▸ EXERCISE MATERIALS:

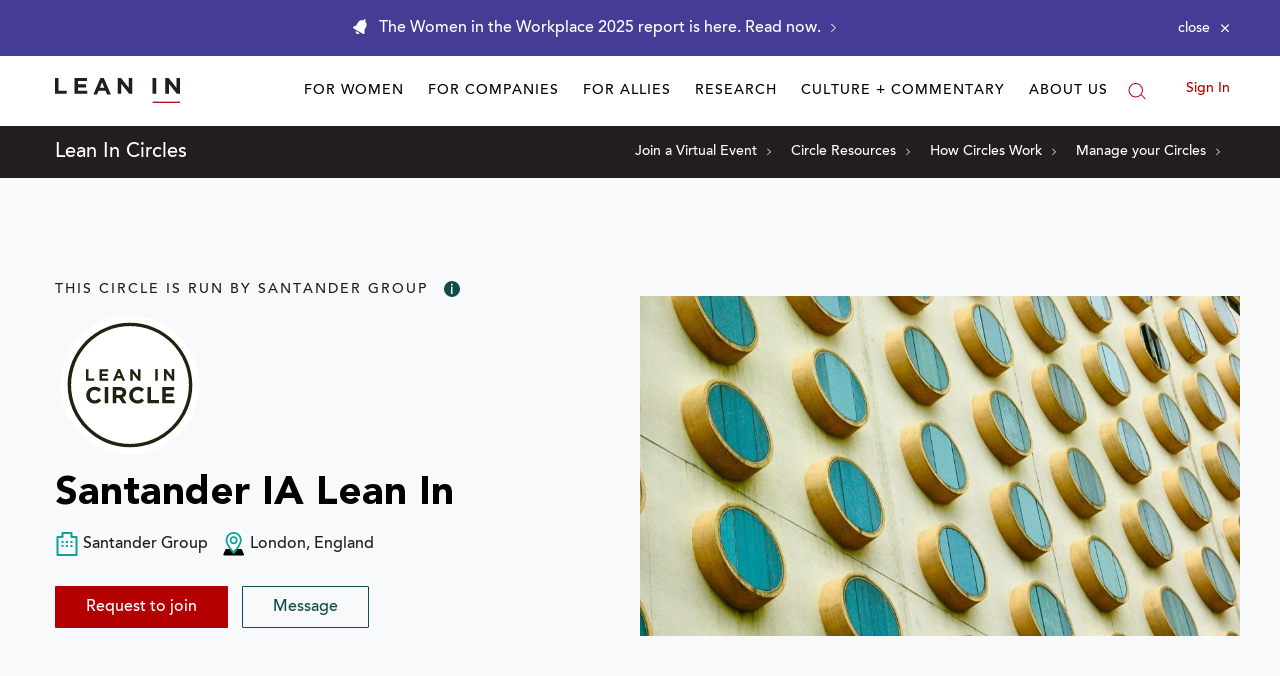

--- FILE ---
content_type: application/javascript
request_url: https://prism.app-us1.com/?a=650002305&u=https%3A%2F%2Fleanin.org%2Fcircles%2Fsantander-ia-lean-in
body_size: 118
content:
window.visitorGlobalObject=window.visitorGlobalObject||window.prismGlobalObject;window.visitorGlobalObject.setVisitorId('b46bf0b1-e5c5-4a16-b377-ac66e9cfb9d1', '650002305');window.visitorGlobalObject.setWhitelistedServices('', '650002305');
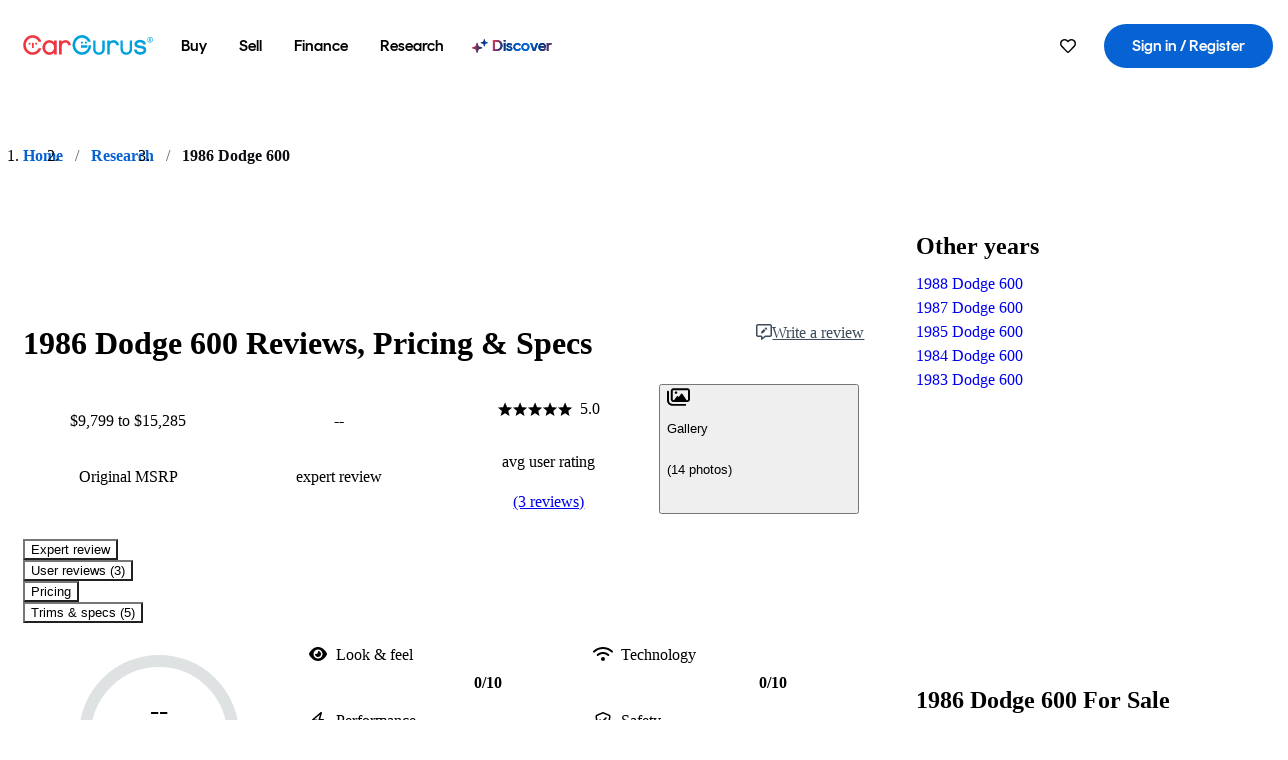

--- FILE ---
content_type: text/css
request_url: https://static-assets.cargurus.com/bundles/site-research-ssr/assets/index-CGc7UkPS.css
body_size: 581
content:
@layer reset,variables,base,chassis;.F-xED{--form-control-border-color: var(--functional-red, #dc1d34);--form-control-outline-color: var(--functional-red, #dc1d34);outline-color:#dc1d34;outline-color:var(--functional-red, #dc1d34)}@layer chassis.select{.PFoym{--select-padding-horizontal: 12px;--select-padding-vertical: 12px;--select-padding: var(--select-padding-vertical) calc(var(--chevron-icon-width) + var(--select-padding-horizontal) * 2) var(--select-padding-vertical) var(--select-padding-horizontal);--chevron-icon-width: 18px;--chevron-stroke-color: var(--fill-primary, #0d1722);display:inline-block;position:relative}.PFoym.Fdolq{width:100%}.MMjoo{position:absolute;width:var(--chevron-icon-width);height:18px;top:50%;right:var(--select-padding-horizontal);transform:translateY(-50%);pointer-events:none}.MMjoo path{stroke:var(--chevron-stroke-color)}.FDb7G{--form-control-background-color: transparent;--form-control-border-color: var(--stroke-secondary-2, #79828d);--form-control-outline-color: var(--stroke-tertiary-1, #0763d3);--form-border-width: 1px;--form-padding-vertical: 12px;--form-padding-horizontal: 12px;--form-placeholder: var(--text-midtone, #5e6976);--form-control-border-width: var(--form-border-width, 1px);--form-padding: var(--form-padding-vertical) var(--form-padding-horizontal);background-color:transparent;background-color:var(--form-control-background-color, #fff);border-radius:4px;border-radius:var(--radius-container-xs, 4px);border:1px solid #79828d;border:var(--form-control-border-width) solid var(--form-control-border-color, #79828d);color:inherit;font-family:inherit;font-size:inherit;line-height:1.5rem;line-height:var(--text-body-lg-font-line-height, 1.5rem);overflow:hidden;padding:12px;padding:var(--form-padding, 12px);text-overflow:ellipsis;-webkit-appearance:none;-moz-appearance:none;appearance:none;cursor:pointer;padding:var(--select-padding);width:100%}.FDb7G::-moz-placeholder{color:#5e6976;color:var(--form-placeholder, #5e6976)}.FDb7G::placeholder{color:#5e6976;color:var(--form-placeholder, #5e6976)}.FDb7G:hover{--form-control-border-color: var(--stroke-tertiary-1, #0763d3);outline:1px solid #0763d3;outline:1px solid var(--stroke-tertiary-1, #0763d3);outline-offset:0}.FDb7G:focus-visible{--form-control-border-color: var(--stroke-secondary-2, #79828d);box-shadow:0 0 0 2px #fff,0 0 0 4px #0763d3;box-shadow:0 0 0 2px var(--surface-primary-1, #ffffff),0 0 0 4px var(--stroke-tertiary-1, #0763d3)}.FDb7G:focus-visible.MEcpg{box-shadow:0 0 0 2px #fff,0 0 0 4px #dc1d34;box-shadow:0 0 0 2px var(--stroke-primary-2, #ffffff),0 0 0 4px var(--functional-red, #dc1d34)}.FDb7G:focus-visible:not([data-error]){outline:none}.FDb7G[data-error]{--form-control-border-color: var(--functional-red, #dc1d34)}.FDb7G[data-error]:hover{outline:1px solid #dc1d34;outline:1px solid var(--functional-red, #dc1d34)}.FDb7G[data-error]:focus-visible{box-shadow:0 0 0 2px #fff,0 0 0 4px #dc1d34;box-shadow:0 0 0 2px var(--stroke-primary-2, #ffffff),0 0 0 4px var(--functional-red, #dc1d34);outline:none}.FDb7G:disabled{--form-control-background-color: var(--surface-functional-gray, #eef2f7);--form-control-border-color: var(--stroke-secondary-2, #79828d);color:#5e6976;color:var(--text-midtone, #5e6976);pointer-events:none;outline:none}.FDb7G:disabled::-moz-placeholder{color:inherit}.FDb7G:disabled::placeholder{color:inherit}.FDb7G:disabled+.MMjoo{--chevron-stroke-color: var(--functional-gray, #79828d)}.FDb7G:disabled{background-color:#e8ebed;background-color:var(--surface-functional-gray, #e8ebed);color:#79828d;color:var(--text-action-disabled, #79828d)}.sqh-Y{color:#5e6976;color:var(--form-placeholder, #5e6976)}}


--- FILE ---
content_type: application/javascript
request_url: https://static-assets.cargurus.com/bundles/site-research-ssr/assets/index-CeTH_cYz.js
body_size: 455
content:

!function(){try{var e="undefined"!=typeof window?window:"undefined"!=typeof global?global:"undefined"!=typeof globalThis?globalThis:"undefined"!=typeof self?self:{},n=(new e.Error).stack;n&&(e._sentryDebugIds=e._sentryDebugIds||{},e._sentryDebugIds[n]="6921bb25-742c-59ff-8590-e4cb284d8dbd")}catch(e){}}();
import{r as l}from"./components-I29qlpHA.js";function a(){return a=Object.assign?Object.assign.bind():function(e){for(var r=1;r<arguments.length;r++){var n=arguments[r];for(var t in n)({}).hasOwnProperty.call(n,t)&&(e[t]=n[t])}return e},a.apply(null,arguments)}function p(e,r){typeof e=="function"?e(r):e!=null&&(e.current=r)}function d(...e){return r=>e.forEach(n=>p(n,r))}function y(...e){return l.useCallback(d(...e),e)}const $=l.forwardRef((e,r)=>{const{children:n,...t}=e,c=l.Children.toArray(n),o=c.find(h);if(o){const i=o.props.children,s=c.map(u=>u===o?l.Children.count(i)>1?l.Children.only(null):l.isValidElement(i)?i.props.children:null:u);return l.createElement(f,a({},t,{ref:r}),l.isValidElement(i)?l.cloneElement(i,void 0,s):null)}return l.createElement(f,a({},t,{ref:r}),n)});$.displayName="Slot";const f=l.forwardRef((e,r)=>{const{children:n,...t}=e;return l.isValidElement(n)?l.cloneElement(n,{...b(t,n.props),ref:r?d(r,n.ref):n.ref}):l.Children.count(n)>1?l.Children.only(null):null});f.displayName="SlotClone";const m=({children:e})=>l.createElement(l.Fragment,null,e);function h(e){return l.isValidElement(e)&&e.type===m}function b(e,r){const n={...r};for(const t in r){const c=e[t],o=r[t];/^on[A-Z]/.test(t)?c&&o?n[t]=(...s)=>{o(...s),c(...s)}:c&&(n[t]=c):t==="style"?n[t]={...c,...o}:t==="className"&&(n[t]=[c,o].filter(Boolean).join(" "))}return{...e,...n}}export{$,a as _,y as a,d as b,m as c};
//# sourceMappingURL=index-CeTH_cYz.js.map

//# debugId=6921bb25-742c-59ff-8590-e4cb284d8dbd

▸ WHAT YOU HAVE TO DO: Nothing but an exact copy of the data, without pictures, should be returned.

▸ EXERCISE OUTPUT:
--- FILE ---
content_type: application/javascript
request_url: https://prism.app-us1.com/?a=650002305&u=https%3A%2F%2Fleanin.org%2Fcircles%2Fsantander-ia-lean-in
body_size: 118
content:
window.visitorGlobalObject=window.visitorGlobalObject||window.prismGlobalObject;window.visitorGlobalObject.setVisitorId('b46bf0b1-e5c5-4a16-b377-ac66e9cfb9d1', '650002305');window.visitorGlobalObject.setWhitelistedServices('', '650002305');

--- FILE ---
content_type: text/css
request_url: https://static-assets.cargurus.com/bundles/site-research-ssr/assets/index-CGc7UkPS.css
body_size: 581
content:
@layer reset,variables,base,chassis;.F-xED{--form-control-border-color: var(--functional-red, #dc1d34);--form-control-outline-color: var(--functional-red, #dc1d34);outline-color:#dc1d34;outline-color:var(--functional-red, #dc1d34)}@layer chassis.select{.PFoym{--select-padding-horizontal: 12px;--select-padding-vertical: 12px;--select-padding: var(--select-padding-vertical) calc(var(--chevron-icon-width) + var(--select-padding-horizontal) * 2) var(--select-padding-vertical) var(--select-padding-horizontal);--chevron-icon-width: 18px;--chevron-stroke-color: var(--fill-primary, #0d1722);display:inline-block;position:relative}.PFoym.Fdolq{width:100%}.MMjoo{position:absolute;width:var(--chevron-icon-width);height:18px;top:50%;right:var(--select-padding-horizontal);transform:translateY(-50%);pointer-events:none}.MMjoo path{stroke:var(--chevron-stroke-color)}.FDb7G{--form-control-background-color: transparent;--form-control-border-color: var(--stroke-secondary-2, #79828d);--form-control-outline-color: var(--stroke-tertiary-1, #0763d3);--form-border-width: 1px;--form-padding-vertical: 12px;--form-padding-horizontal: 12px;--form-placeholder: var(--text-midtone, #5e6976);--form-control-border-width: var(--form-border-width, 1px);--form-padding: var(--form-padding-vertical) var(--form-padding-horizontal);background-color:transparent;background-color:var(--form-control-background-color, #fff);border-radius:4px;border-radius:var(--radius-container-xs, 4px);border:1px solid #79828d;border:var(--form-control-border-width) solid var(--form-control-border-color, #79828d);color:inherit;font-family:inherit;font-size:inherit;line-height:1.5rem;line-height:var(--text-body-lg-font-line-height, 1.5rem);overflow:hidden;padding:12px;padding:var(--form-padding, 12px);text-overflow:ellipsis;-webkit-appearance:none;-moz-appearance:none;appearance:none;cursor:pointer;padding:var(--select-padding);width:100%}.FDb7G::-moz-placeholder{color:#5e6976;color:var(--form-placeholder, #5e6976)}.FDb7G::placeholder{color:#5e6976;color:var(--form-placeholder, #5e6976)}.FDb7G:hover{--form-control-border-color: var(--stroke-tertiary-1, #0763d3);outline:1px solid #0763d3;outline:1px solid var(--stroke-tertiary-1, #0763d3);outline-offset:0}.FDb7G:focus-visible{--form-control-border-color: var(--stroke-secondary-2, #79828d);box-shadow:0 0 0 2px #fff,0 0 0 4px #0763d3;box-shadow:0 0 0 2px var(--surface-primary-1, #ffffff),0 0 0 4px var(--stroke-tertiary-1, #0763d3)}.FDb7G:focus-visible.MEcpg{box-shadow:0 0 0 2px #fff,0 0 0 4px #dc1d34;box-shadow:0 0 0 2px var(--stroke-primary-2, #ffffff),0 0 0 4px var(--functional-red, #dc1d34)}.FDb7G:focus-visible:not([data-error]){outline:none}.FDb7G[data-error]{--form-control-border-color: var(--functional-red, #dc1d34)}.FDb7G[data-error]:hover{outline:1px solid #dc1d34;outline:1px solid var(--functional-red, #dc1d34)}.FDb7G[data-error]:focus-visible{box-shadow:0 0 0 2px #fff,0 0 0 4px #dc1d34;box-shadow:0 0 0 2px var(--stroke-primary-2, #ffffff),0 0 0 4px var(--functional-red, #dc1d34);outline:none}.FDb7G:disabled{--form-control-background-color: var(--surface-functional-gray, #eef2f7);--form-control-border-color: var(--stroke-secondary-2, #79828d);color:#5e6976;color:var(--text-midtone, #5e6976);pointer-events:none;outline:none}.FDb7G:disabled::-moz-placeholder{color:inherit}.FDb7G:disabled::placeholder{color:inherit}.FDb7G:disabled+.MMjoo{--chevron-stroke-color: var(--functional-gray, #79828d)}.FDb7G:disabled{background-color:#e8ebed;background-color:var(--surface-functional-gray, #e8ebed);color:#79828d;color:var(--text-action-disabled, #79828d)}.sqh-Y{color:#5e6976;color:var(--form-placeholder, #5e6976)}}


--- FILE ---
content_type: application/javascript
request_url: https://static-assets.cargurus.com/bundles/site-research-ssr/assets/index-CeTH_cYz.js
body_size: 455
content:

!function(){try{var e="undefined"!=typeof window?window:"undefined"!=typeof global?global:"undefined"!=typeof globalThis?globalThis:"undefined"!=typeof self?self:{},n=(new e.Error).stack;n&&(e._sentryDebugIds=e._sentryDebugIds||{},e._sentryDebugIds[n]="6921bb25-742c-59ff-8590-e4cb284d8dbd")}catch(e){}}();
import{r as l}from"./components-I29qlpHA.js";function a(){return a=Object.assign?Object.assign.bind():function(e){for(var r=1;r<arguments.length;r++){var n=arguments[r];for(var t in n)({}).hasOwnProperty.call(n,t)&&(e[t]=n[t])}return e},a.apply(null,arguments)}function p(e,r){typeof e=="function"?e(r):e!=null&&(e.current=r)}function d(...e){return r=>e.forEach(n=>p(n,r))}function y(...e){return l.useCallback(d(...e),e)}const $=l.forwardRef((e,r)=>{const{children:n,...t}=e,c=l.Children.toArray(n),o=c.find(h);if(o){const i=o.props.children,s=c.map(u=>u===o?l.Children.count(i)>1?l.Children.only(null):l.isValidElement(i)?i.props.children:null:u);return l.createElement(f,a({},t,{ref:r}),l.isValidElement(i)?l.cloneElement(i,void 0,s):null)}return l.createElement(f,a({},t,{ref:r}),n)});$.displayName="Slot";const f=l.forwardRef((e,r)=>{const{children:n,...t}=e;return l.isValidElement(n)?l.cloneElement(n,{...b(t,n.props),ref:r?d(r,n.ref):n.ref}):l.Children.count(n)>1?l.Children.only(null):null});f.displayName="SlotClone";const m=({children:e})=>l.createElement(l.Fragment,null,e);function h(e){return l.isValidElement(e)&&e.type===m}function b(e,r){const n={...r};for(const t in r){const c=e[t],o=r[t];/^on[A-Z]/.test(t)?c&&o?n[t]=(...s)=>{o(...s),c(...s)}:c&&(n[t]=c):t==="style"?n[t]={...c,...o}:t==="className"&&(n[t]=[c,o].filter(Boolean).join(" "))}return{...e,...n}}export{$,a as _,y as a,d as b,m as c};
//# sourceMappingURL=index-CeTH_cYz.js.map

//# debugId=6921bb25-742c-59ff-8590-e4cb284d8dbd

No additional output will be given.